Consegna scritta A —
Secondo il brano sugli incel, quante persone uccise a Toronto lo studente venticinquenne?
Consegna scritta B —
Prosegui il brano sugli incel a partire dal punto in cui si interrompe.

Brano del documento —
Che tipo di impatto la ridiscussione del mondo portata avanti dalle donne abbia avuto nelle vite degli uomini è qualcosa di cui si hanno conoscenze minime, spesso forzate. Non vedendosi riconosciuta, la sofferenza maschile è finita in uno spazio di radicalizzazione più o meno clandestino

 

Due anni fa, a Toronto, uno studente venticinquenne uccise dieci persone, otto delle quali erano donne, poco dopo aver scritto su Facebook: “La ribellione incel è cominciata!”, promettendo di annientare tutte le donne non disposte a fare sesso a comando e pure tutti gli uomini che non erano mai stati rifiutati. Si proclamò incel anche Nikolas Cruz, il diciannovenne che quell’anno, a San Valentino, uccise 17 persone nella scuola che frequentava e che lo aveva espulso. Adam Kirsch scrisse sul New York Times che Michel Houellebecq aveva prefigurato gli incel, essendosi concentrato sui postumi della rivoluzione sessuale e sui modi in cui aveva finito con l’intrecciarsi con il capitalismo, instaurando una società che oltre a incoraggiare la soddisfazione del desiderio, la imponeva, così che non riuscire a fare sesso produceva una frustrazione gigantesca e inibente, perché significava non essere all’altezza di uno società intera e del suo potere più grande: trasformare un tabù in un obbligo. Gli incel quindi intercettavano un male coessenziale alla nostra società e, per sottrarglisi, diventavano dei mostri (di difficile individuazione: Slate fece notare in quel periodo che era molto difficile distinguere tra quelli che semplicemente facevano i bulli sui social e quelli che, invece, incitavano allo stupro).

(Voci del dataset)

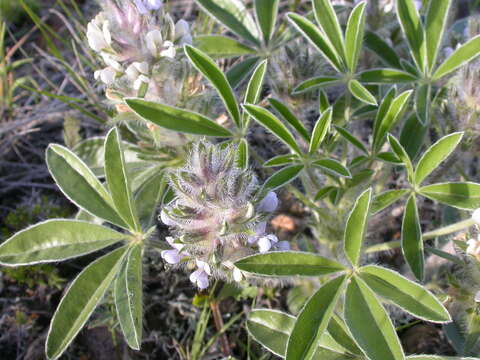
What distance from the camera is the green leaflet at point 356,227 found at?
1673 millimetres

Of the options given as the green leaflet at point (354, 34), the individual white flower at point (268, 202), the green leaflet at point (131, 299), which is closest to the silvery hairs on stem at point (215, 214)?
the individual white flower at point (268, 202)

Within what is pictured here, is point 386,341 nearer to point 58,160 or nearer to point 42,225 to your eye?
point 42,225

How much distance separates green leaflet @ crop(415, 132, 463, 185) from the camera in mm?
1849

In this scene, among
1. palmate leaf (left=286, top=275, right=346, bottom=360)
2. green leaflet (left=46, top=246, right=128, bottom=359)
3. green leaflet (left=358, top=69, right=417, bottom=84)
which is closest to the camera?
palmate leaf (left=286, top=275, right=346, bottom=360)

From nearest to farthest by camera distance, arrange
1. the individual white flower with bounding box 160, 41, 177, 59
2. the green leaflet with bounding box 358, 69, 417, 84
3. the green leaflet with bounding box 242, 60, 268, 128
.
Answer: the individual white flower with bounding box 160, 41, 177, 59
the green leaflet with bounding box 242, 60, 268, 128
the green leaflet with bounding box 358, 69, 417, 84

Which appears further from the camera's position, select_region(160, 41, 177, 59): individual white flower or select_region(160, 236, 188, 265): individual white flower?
select_region(160, 41, 177, 59): individual white flower

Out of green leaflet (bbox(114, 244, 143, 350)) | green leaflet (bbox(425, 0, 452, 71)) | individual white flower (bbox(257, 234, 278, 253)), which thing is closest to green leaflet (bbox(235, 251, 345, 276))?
individual white flower (bbox(257, 234, 278, 253))

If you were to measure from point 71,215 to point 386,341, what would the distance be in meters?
1.80

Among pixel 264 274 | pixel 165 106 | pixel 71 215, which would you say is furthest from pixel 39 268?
pixel 264 274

Risposta A —
Dieci persone, otto delle quali erano donne.

Risposta B —
 

Lo sguardo su questo fenomeno, che non è mai scomparso ma che si è forse attenuato perché si è ramificato e diffuso in molti altri canali, assumendo sembianze diverse, è stato ed è corto: assimilarlo alla misoginia e al patriarcato è un errore. In quelle stragi e in quella follia c’era un’indicazione precisa: ci s’ammattisce anche a esser maschi, anche sui maschi la pressione è insostenibile, anche i maschi vengono valutati in base alla redditività del loro corpo e della loro avvenenza. La matrice era tutt’altro che antica: come mai ha fatto dispiegare meno sirene di quelle che fa dispiegare il bullismo di Matteo Salvini? Ma gli incel sono soltanto una parte, e anche la più esposta, di un universo maschile più o meno spaventoso e preoccupante che, forte dell’indifferenza riservata a quello che gli uomini non dicono e che spesso lasciano che le donne dicano al posto loro, costruisce la sua opposizione, il suo antagonismo, la sua alternativa.

 

 

La scorsa estate un’inchiesta del Guardian incredibilmente non ripresa da quasi nessuno ha tirato fuori un movimento di uomini che, più o meno sugli stessi presupposti degli incel, si incontrano e si supportano con un obiettivo preciso: disintossicarsi dalle donne, imparare a farne a meno, voltare le spalle alla società, isolarsi per sempre da tutto e tutti. L’incel si vendica di un suo desiderio che non viene soddisfatto perché ritiene che i canoni sociali non consentano di giudicarlo appetibile e lo fa prendendosi con la violenza qualcosa che ritiene che gli spetti di diritto. Fa tutt’altro il maschio del Mgtow movement (Man going their own way, uomini che vanno per conto loro), une delle decine di corpuscoli che compongono la cosiddetta “mansphere” e cioè gli spazi virtuali di uomini per gli uomini dove non si parla di barba e capelli ma di femministe e “mondo femminilizzato” e ci si consiglia su come farsi giustizia da sé.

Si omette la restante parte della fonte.